L’animateur lit, ou mieux raconte, le récit. Il invite à visualiser
la scène et à écouter.
Entendre, sans lire, permet souvent de redécouvrir le récit avec une
certaine nouveauté. Les participants écoutent la Parole en se
laissant toucher par ce qu’ils voient, entendent, sentent…

Après quelques instants de silence, chacun dit comment il
accueille cette Parole, ce qui le touche. Le langage est vraiment
celui des sens, très simple : « je vois Jésus qui touche le lépreux »,
« j’entends le murmure des pharisiens», je « sens » le parfum versé sur les pieds de Jésus…

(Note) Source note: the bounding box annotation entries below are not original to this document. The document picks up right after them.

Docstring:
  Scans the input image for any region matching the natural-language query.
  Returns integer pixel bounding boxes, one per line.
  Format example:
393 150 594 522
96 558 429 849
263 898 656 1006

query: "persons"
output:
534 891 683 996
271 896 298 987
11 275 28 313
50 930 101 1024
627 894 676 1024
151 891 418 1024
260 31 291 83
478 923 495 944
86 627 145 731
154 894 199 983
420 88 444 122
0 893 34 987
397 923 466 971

Il ne s’agit donc absolument pas d’une réflexion, d’un partage
d’idées ni d’une explication tant soit peu exégétique.
Entre chaque prise de parole, laisser quelques instants de silence
pour intérioriser ce qui a été dit.
Lorsque la personne désignée pour commencer le partage a
exprimé ce qu’elle souhaitait dire, elle peut signifier qu’elle
a fini de parler en transmettant, par exemple, un petit lumignon.
Si l’un ou l’autre participant ne désire pas parler, il passe à son
tour le lumignon sans rien dire.

Ce premier tour, à partir de ce qui est perçu par les sens,
donne déjà au récit une densité, une épaisseur nouvelles.
Certains voient, entendent, sentent ce que d’autres ne voient pas
d’emblée ou n’entendent pas, ils s’entraident ainsi à recevoir la
Parole de Dieu de manière plus profonde.

Ce premier tour terminé, l’animateur peut relire le récit.
Puis il invite chacun à dire, toujours dans le même ordre, comment
ce qui a été dit par tel ou tel a retenti dans son coeur, l’a
touché ou a modifié sa manière de voir ou d’entendre :
un regard, un geste, une parole qu’il n’avait pas perçu et qui prend sens…
Ce n’est pas encore le temps où l’on s’exprime sous
forme de prière. Il s’agit encore d’accueillir la Parole, de la laisser
résonner en soi.

Après un nouveau temps de silence, commence le troisième
tour. L’animateur invite à s’exprimer sous forme de prière.
Qu’il s’agisse alors d’une demande, d‘une action de grâces ou d’une
intercession, la prière exprimée par chacun est bien sûr personnelle
mais marquée, enrichie, par ce qu’ont partagé les autres.
Là encore, laisser quelques instants de silence entre chaque
intervention pour faire sienne la prière de l’autre.

Quand tous les participants se sont exprimés, l’animateur
conclut par une oraison qui reprend l’essentiel de ce qui a été
dit, puis tous disent le « Notre Père ». On peut aussi terminer
par un chant ou un refrain approprié.

Quels fruits ?

Certains fruits sont déjà perceptibles dans ce qui a été dit précédemment :
écouter le partage des autres élargit sa vision du texte,
fait prendre conscience de telle ou telle attitude ou parole qui n’avait
pas eu de résonance pour soi au départ.

Cette manière de prier, en groupe, est en quelque sorte une « école de prière » :
elle initie en particulier à la contemplation.
Elle aide aussi à simplifier sa prière personnelle
et à s’y engager davantage.
La mobilisation des sens dans l’accueil de la Parole ne supprime pas
le rôle et la place de l’intelligence et de la mémoire.
Au contraire, en touchant mon coeur, elle permet
par la Parole de faire comprendre ce que le Seigneur cherche à me
dire de manière singulière.

À qui proposer un « dialogue contemplatif » ?


Tout groupe, y compris des personnes peu habituées à prier
avec l’Écriture, peut en faire l’expérience avec grand profit.
Les jeunes, et même les enfants, entrent très bien dans
cette manière de prier.
La proposition faite régulièrement dans une école primaire, à des enfants
à partir du CP, montre qu’ils en tirent un vrai fruit.
Cette pratique peut aider particulièrement des
personnes qui ont tendance à prier de manière très cérébrale.
Même si certaines personnes peuvent vivre le mode de déroulement
comme un carcan et rester au niveau des idées,
osez expérimenter cette manière de prier.